This confusion among the participants in the 1966 demonstrations can also be seen in their subsequent statements. The dean of the Faculty of Philosophy, Mihailo Marković, openly criticized the fact that the Yugoslav public was passive regarding the Vietnam War, and viewed the dissatisfaction of students as a result of this passivity. From a New Left position, Marković expressed his satisfaction with ‘our youth who, despite the clear and considerable influence from the West, were ready to decisively oppose the politics coming from the ruling circles in the West’. 77 Aleksandar Kron emphasized that the responsibility lay with the state, which heated up the atmosphere through the press. He added that he hit upon the idea of holding a gathering when the press started covering the bombing of Hanoi. 78 Jadran Ferluga also testified to the fuelling of an anti-American atmosphere, saying that the press, radio and television incessantly announced the number of innocent victims of what they called the American ‘genocide’ (genocid) and mentioned the protests around the world. 79
Even the influential daily paper Politika, immediately after the violence at antiwar demonstrations, stated on the front page that the ‘anger was understandable and justified’ because of the American policy in Vietnam and the aggression against the Vietnamese people, ‘the suffering of whom knows no bounds, because of decisions made by “hawks” in the Pentagon’. 80 The confusion concerning the war in Vietnam persisted in the following years. After the bad experience in 1966, the state never again let things get out of hand. Nevertheless, the public discourse concerning antiwar sentiment did not change much. The press continued to foster an anti-American atmosphere; a Week of Solidarity with the Vietnamese people was organized all over the country every year (the last one in 1973); and antiwar brochures, books, exhibitions and theatre productions were part of everyday life for years.

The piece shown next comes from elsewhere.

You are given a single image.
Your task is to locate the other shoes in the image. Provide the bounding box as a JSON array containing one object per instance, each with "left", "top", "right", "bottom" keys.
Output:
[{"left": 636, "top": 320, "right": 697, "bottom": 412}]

In addition, on 6 April 1968, a Gathering of Solidarity with the Vietnamese People, organized by the state, was attended by 300,000 people. They condemned ‘the brutal and dirty war that America was leading against the heroic people of Vietnam’. The list of speakers included high-ranking members of the state and the party, a sign that the government was behind the organization of the event. 81 Their speeches focused on US President Johnson, who, ‘as the organizer of the aggression, was responsible for crimes against peace and humanity’. 82 The mass revolt, encouraged by fiery showmanship from the leading figures in the party, quickly spread through Belgrade streets: the demonstrators chanted, ‘the whole world admires you, Vietnam’, ‘Johnson, America needs a president, not a sheriff’, and ‘America, we do not want a new Hitler’. But lines of policemen, protecting America House and the American Embassy, prevented serious rioting. 83 On this occasion, the police were better prepared, or had better or different instructions, so that the attempt of the protesters to violently attack America House and the American Embassy was unsuccessful. Security measures had been in place since the day before the meeting.

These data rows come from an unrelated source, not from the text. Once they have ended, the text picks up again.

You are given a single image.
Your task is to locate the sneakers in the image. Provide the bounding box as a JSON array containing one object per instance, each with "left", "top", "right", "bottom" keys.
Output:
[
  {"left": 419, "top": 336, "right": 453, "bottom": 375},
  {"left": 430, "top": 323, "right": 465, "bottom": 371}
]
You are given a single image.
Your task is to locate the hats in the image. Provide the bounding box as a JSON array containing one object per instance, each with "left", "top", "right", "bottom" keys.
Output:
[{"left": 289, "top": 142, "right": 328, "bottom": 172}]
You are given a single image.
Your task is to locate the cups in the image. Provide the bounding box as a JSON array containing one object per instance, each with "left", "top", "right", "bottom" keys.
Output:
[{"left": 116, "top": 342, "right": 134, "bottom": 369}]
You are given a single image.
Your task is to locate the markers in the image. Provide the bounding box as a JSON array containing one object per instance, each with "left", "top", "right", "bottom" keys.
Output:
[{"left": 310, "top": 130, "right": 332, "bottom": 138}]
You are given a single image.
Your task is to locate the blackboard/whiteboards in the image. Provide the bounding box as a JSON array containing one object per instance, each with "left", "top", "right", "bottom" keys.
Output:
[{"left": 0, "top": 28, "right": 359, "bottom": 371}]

After the student demonstrations of June 1968 and the Soviet intervention in Czechoslovakia in August of that year, the party did not organize any antiwar demonstrations on a large scale. The task was left to smaller ‘socio-political organizations’ and to the Yugoslav Coordinating Committee for Assistance to the People of Vietnam. Pragmatism prevailed – Americans were no longer exposed to violent assault in the streets, and the suppression of criticism directed at the regime by Yugoslav intellectuals intensified. After June 1968, the party reconsolidated its position both in rhetoric and in practice, and the state hardened its line against critical voices. 84 The final blow came in 1975 when the prominent university professors and assistants known as the ‘Belgrade Eight’ 85 were dismissed from the University of Belgrade because of their dissident activities, which for most of them included participation in protests in December 1966 and June 1968.
Conclusion
The Vietnam War and antiwar sentiments provided language that the young generation in the 1960s used to express its frustration with international and domestic politics. The violent demonstrations in Yugoslavia during the protests against the Vietnam War between 1965 and 1968 were thus a part of the global student rebellion and also a sign of the problems within Yugoslav society. For young leftists, there was not enough socialist solidarity with the Vietnamese and not enough criticism of American policy. For a much wider group of students and citizens of Yugoslavia, the street violence was intended to show that dissatisfaction with various aspects of life in Yugoslavia was growing. Yet, while the demonstrators used the antiwar protests as an outlet for their frustration with the sociopolitical system in which they lived, the same protests served the Yugoslav government's policy of political balancing between East and West.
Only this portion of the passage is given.